**Testo da leggere**

+--

Il complotto

Erano in molti a dire che la carica innovativa portata da Papa Francesco nella Chiesa aveva suscitato durissime resistenze, tanto tra gli elementi più conservatori sul piano teologico, tanto – e forse ancora di più – tra esponenti della Curia abituati al potere senza controllo e ai privilegi della carica.

La lettera dei sedici cardinali reazionari aveva già mostrato la rivolta interna contro le preannunciate novità in materia di famiglia, posizione dei divorziati, gay e via dicendo. Poi ci sono state le voci di un tumore (vedi caso) al cervello, che ovviamente tendono a mettere in dubbio la lucidità, e quindi l’autorità spirituale, di questo Pontefice, servendosi tra l’altro di un  personaggio assai dubbio, come un neurochirurgo giapponese già indagato per reati vari e che è arrivato a truccare una sua foto col Papa per far credere ad un incontro privato a due. Era dunque spontaneo pensare a una sorta di complotto. Ora l’ipotesi è divenuta ufficiale, visto che l’ha fatta propria l’autorevolissimo Osservatore Romano, non certo abituato a parlare a vanvera e senza il benestare del Vaticano. Quindi, parlarne è lecito.

Che veleni di vario tipo fossero abituali nelle stanze segrete del Vaticano, non era una novità per nessuno. Ne patì, e forse ne morì, Papa Luciani. Giovanni Paolo II li superó con una linea che era di stretta ortodossia teologica e di protezione per le manovre più o meno oscure di Marcinkus e dello IOR. Benedetto XVI se ne accorse abbastanza presto, da ultimo con la strana storia delle carte papali rivelate dal cameriere privato, e forse anche per questo a un certo momento ha gettato la spugna. Bergoglio doveva saperlo bene, se prese sin dall’inizio la decisione, dovuta non solo alla sua conosciuta austerità, di andare a vivere a Santa Marta, rifuggendo l’appartamento in Vaticano. Ora deve fare i conti con manovre neppure tanto oscure, che mirano a screditarlo e magari a renderlo innocuo, proprio nel trarre le conclusioni, speriamo coraggiose, dal Sinodo per la Famiglia che si conclude oggi.

+--

**Dati disponibili**

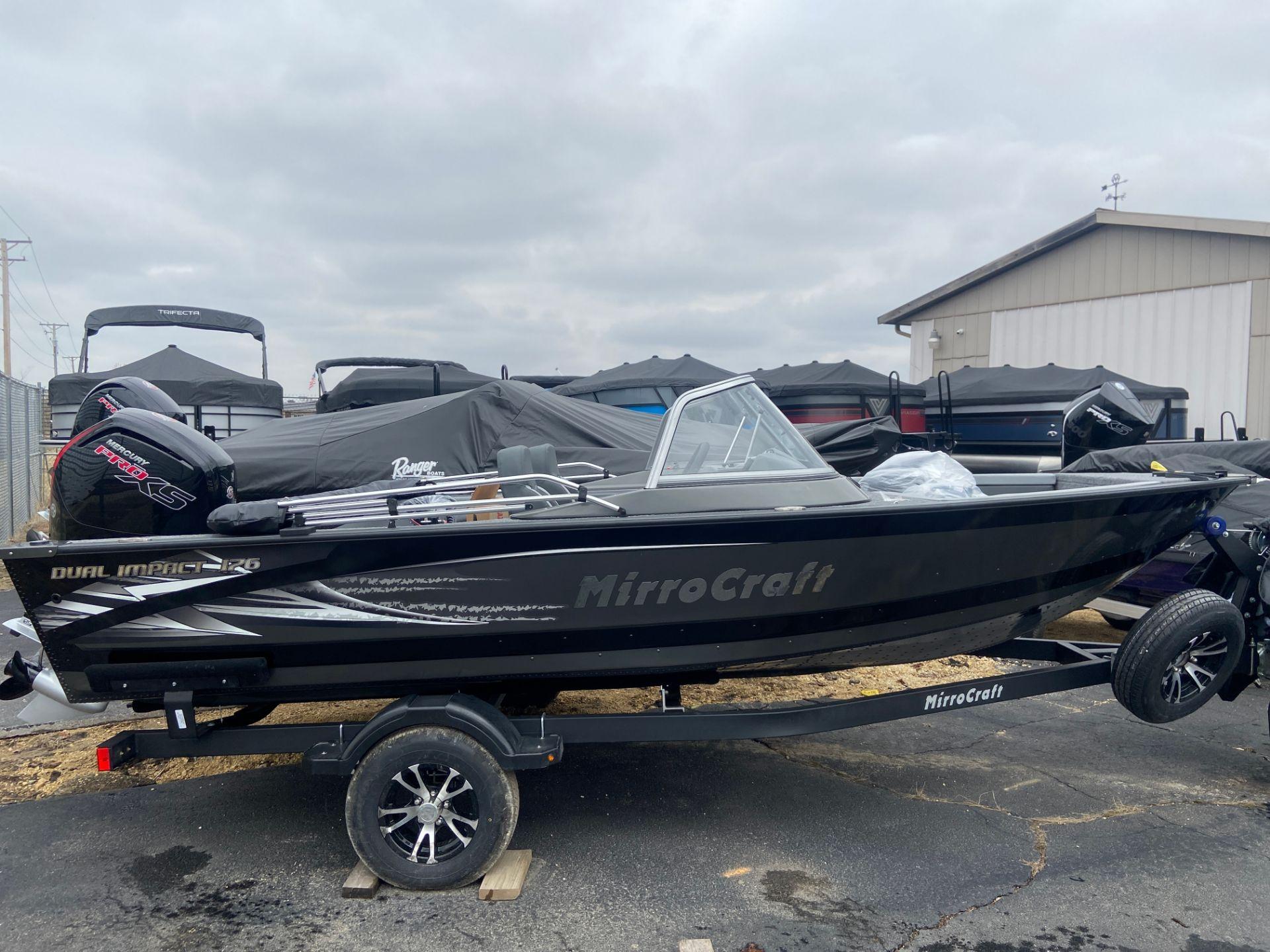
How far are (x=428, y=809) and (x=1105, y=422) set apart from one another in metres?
5.68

+--

**Esercizi**
1. Indica se ciascuna affermazione concorda con il testo sul complotto, rispondendo sì o no e citando le parole decisive del testo. (a) Bergoglio scelse di vivere a Santa Marta anziché nell'appartamento in Vaticano. (b) La lettera contro le novità annunciate era firmata da dodici cardinali. (c) Il neurochirurgo citato nel testo è tedesco.
2. Copia parola per parola il passo del testo sul complotto che va da "La lettera dei" fino a "parlarne è lecito.".

**Soluzioni**
1.
(a) Sì: "di andare a vivere a Santa Marta, rifuggendo l’appartamento in Vaticano".
(b) No: "La lettera dei sedici cardinali reazionari".
(c) No: "un neurochirurgo giapponese".

2.
La lettera dei sedici cardinali reazionari aveva già mostrato la rivolta interna contro le preannunciate novità in materia di famiglia, posizione dei divorziati, gay e via dicendo. Poi ci sono state le voci di un tumore (vedi caso) al cervello, che ovviamente tendono a mettere in dubbio la lucidità, e quindi l’autorità spirituale, di questo Pontefice, servendosi tra l’altro di un  personaggio assai dubbio, come un neurochirurgo giapponese già indagato per reati vari e che è arrivato a truccare una sua foto col Papa per far credere ad un incontro privato a due. Era dunque spontaneo pensare a una sorta di complotto. Ora l’ipotesi è divenuta ufficiale, visto che l’ha fatta propria l’autorevolissimo Osservatore Romano, non certo abituato a parlare a vanvera e senza il benestare del Vaticano. Quindi, parlarne è lecito.